* Instructions to follow *
Copy out the entire thread on the convergence of a normal random variable, word for word.

* Excerpt to read *
━━━━━━━━

Prove the convergence of a random variable

111 Views Asked by At

Given $x_n \sim N(0, \frac{1}{n})$, is $x_n$ almost sure convergence or convergence in probability or convergence in distribution? How to prove it

1

There are 1 best solutions below

4
On BEST ANSWER

By the Borel–Cantelli lemma, the sequence $X_n\sim N(0,n^{-1})$ converges to $0$ almost surely as $n\to\infty$ if $$ \sum_{n=1}^{\infty}\Pr\{|X_n|>\varepsilon\}<\infty $$ for each $\varepsilon>0$. Using Markov's inequality, we can obtain the following bound $$ \Pr\{|X_n|>\varepsilon\}\le\frac{\operatorname E|X_n|^4}{\varepsilon^4}. $$ Since $X_n\sim N(0,n^{-1})$, we know that $\operatorname E|X_n|^4=3(\operatorname E|X_n|^2)^2=3n^{-2}$. We obtain that $$ \sum_{n=1}^{\infty}\Pr\{|X_n|>\varepsilon\}\le\frac3{\varepsilon^4}\sum_{n=1}^\infty n^{-2}<\infty. $$ Almost sure convergence implies convergence in probability and convergence in probability implies convergence in distribution.

━━━━━━━━

* Supplied information *
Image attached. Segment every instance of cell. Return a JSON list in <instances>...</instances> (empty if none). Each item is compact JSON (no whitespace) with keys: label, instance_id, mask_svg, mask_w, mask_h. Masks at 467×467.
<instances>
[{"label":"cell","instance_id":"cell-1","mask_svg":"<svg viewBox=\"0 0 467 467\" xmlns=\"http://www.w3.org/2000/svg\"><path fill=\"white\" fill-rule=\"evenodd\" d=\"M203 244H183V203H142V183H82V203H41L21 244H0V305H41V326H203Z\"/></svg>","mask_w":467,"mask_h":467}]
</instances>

━━━━━━━━

* Output *
Prove the convergence of a random variable

111 Views Asked by At

Given $x_n \sim N(0, \frac{1}{n})$, is $x_n$ almost sure convergence or convergence in probability or convergence in distribution? How to prove it

1

There are 1 best solutions below

4
On BEST ANSWER

By the Borel–Cantelli lemma, the sequence $X_n\sim N(0,n^{-1})$ converges to $0$ almost surely as $n\to\infty$ if $$ \sum_{n=1}^{\infty}\Pr\{|X_n|>\varepsilon\}<\infty $$ for each $\varepsilon>0$. Using Markov's inequality, we can obtain the following bound $$ \Pr\{|X_n|>\varepsilon\}\le\frac{\operatorname E|X_n|^4}{\varepsilon^4}. $$ Since $X_n\sim N(0,n^{-1})$, we know that $\operatorname E|X_n|^4=3(\operatorname E|X_n|^2)^2=3n^{-2}$. We obtain that $$ \sum_{n=1}^{\infty}\Pr\{|X_n|>\varepsilon\}\le\frac3{\varepsilon^4}\sum_{n=1}^\infty n^{-2}<\infty. $$ Almost sure convergence implies convergence in probability and convergence in probability implies convergence in distribution.